Tuesday, May 20, 2014

Best Armor Ever!

This morning it was hard to wake up.  Even after going to bed early, still dragging my feet.  Emotionally and spiritually, I have been through a battle over the last couple days.  And I feel it.  Like being sore after an accident.

I know a lot of times people start talking about God and speak of His love and goodness and it can seem like all sunshine and fairy tales.  Honestly, God IS amazing and His love and goodness IS miraculous and wonderful! But I would be awry to say that the Christian walk is all sugar and spice and everything nice.

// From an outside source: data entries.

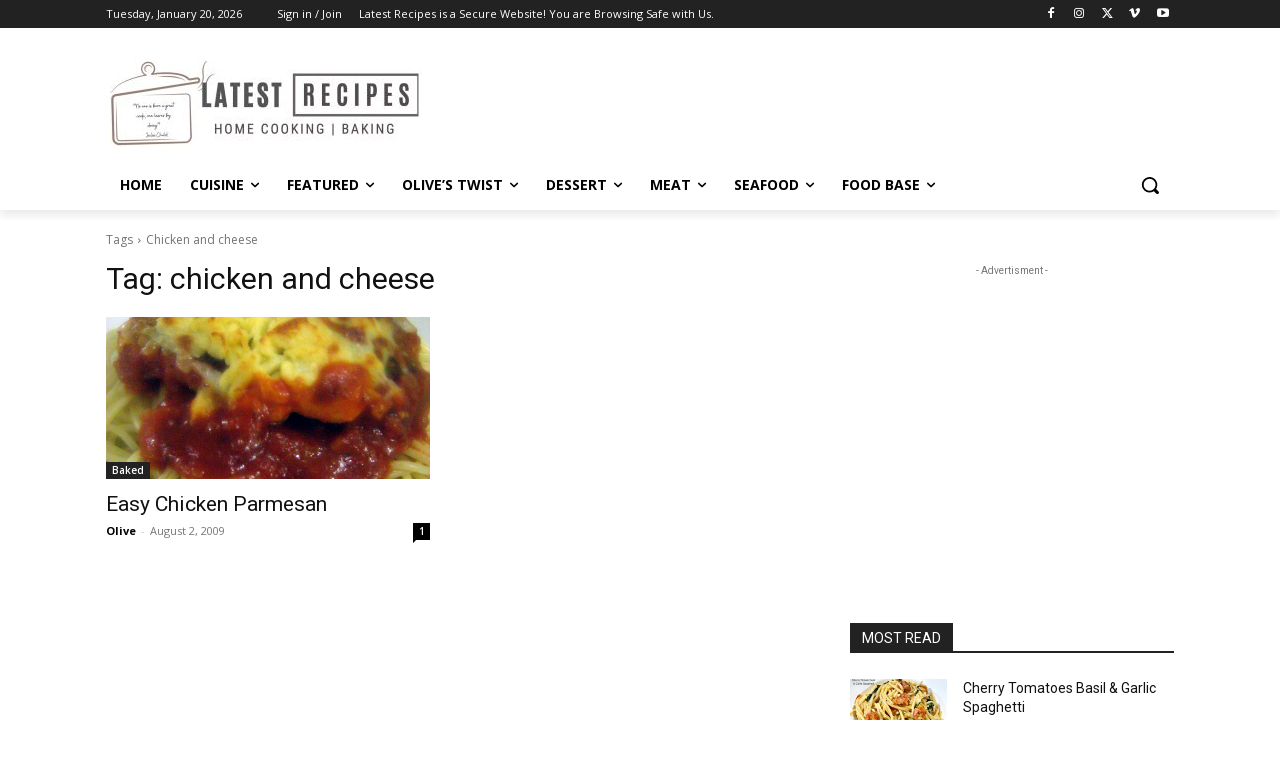

--- FILE ---
content_type: text/html; charset=utf-8
request_url: https://www.google.com/recaptcha/api2/aframe
body_size: 269
content:
<!DOCTYPE HTML><html><head><meta http-equiv="content-type" content="text/html; charset=UTF-8"></head><body><script nonce="0EEIGE9kksqPzXsJFf5MsA">/** Anti-fraud and anti-abuse applications only. See google.com/recaptcha */ try{var clients={'sodar':'https://pagead2.googlesyndication.com/pagead/sodar?'};window.addEventListener("message",function(a){try{if(a.source===window.parent){var b=JSON.parse(a.data);var c=clients[b['id']];if(c){var d=document.createElement('img');d.src=c+b['params']+'&rc='+(localStorage.getItem("rc::a")?sessionStorage.getItem("rc::b"):"");window.document.body.appendChild(d);sessionStorage.setItem("rc::e",parseInt(sessionStorage.getItem("rc::e")||0)+1);localStorage.setItem("rc::h",'1768964938146');}}}catch(b){}});window.parent.postMessage("_grecaptcha_ready", "*");}catch(b){}</script></body></html>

The Bible warns us about the devil in 1 Peter 5:8

  • "Be alert and of sober mind. Your enemy the devil prowls around like a roaring lion looking for someone to devour."
Sometimes in the blessings God gives I get lost in that and forget that the devil hates it when I grow in God and try to reach others.  He goes on attack and tries to devour and steal my hope, faith, joy, and peace by trials and distractions in my life.  He has watched me for 39 years.  He knows what my weakness are and how to trip me up to try and get me to doubt God.

So I shared my faith with someone, I felt like God lifted me up and reminded me to wait on Him.  I was feeling Good.  But the devil attacks and I being to feel disconnected over the weekend and put in positions where my singleness really shows and makes me feel odd and out of place. Again like a lion, the devil tries to isolate me from the pack and circle me and feed me lies so I give up and doubt God.

Loneliness crept into my heart and by Sunday night I was feeling emotionally drained.  Even yesterday I struggled to be my usual chipper self to my pt.'s and longing for the work day to be over so I could go home and hide. I prayed the whole day just giving my pain to God. I got home and I was in my PJ's at 6:30pm and ready for bed and my sister-in-law stopped by with my 2 year old niece.  My soul refreshed some from the long day.

This morning I still struggle, but I remember that I came out of a battle.  Every time I step out in faith and try to reach out to others for God the devil is going to try and take me down.  Jesus warns His disciples that they will face many struggles and some will even be put to death because of the Gospel message.

Even though, these days were rough and I still feel emotionally drained God gives me what I need to fight and protects me from the devils attacks as long as I keep giving things to Him and keep my face toward Him.  Ephesians 6:10-12
  •    "Finally, be strong in the Lord and in his mighty power. Put on the full armor of God, so that you can take your stand against the devil’s schemes. For our struggle is not against flesh and blood, but against the rulers, against the authorities, against the powers of this dark world and against the spiritual forces of evil in the heavenly realms. " NIV
Are you finding yourself getting closer to God?  Are you trying to share your faith with another? Are you trying to step out in faith in service to God?  The devil will attack.  He will try and isolate you and take you down and shatter your faith, but GOD IS STRONGER.  Turn to God, tell Him you struggle, and put on the full armor of God and call on Him.  In God you WILL win  the battle!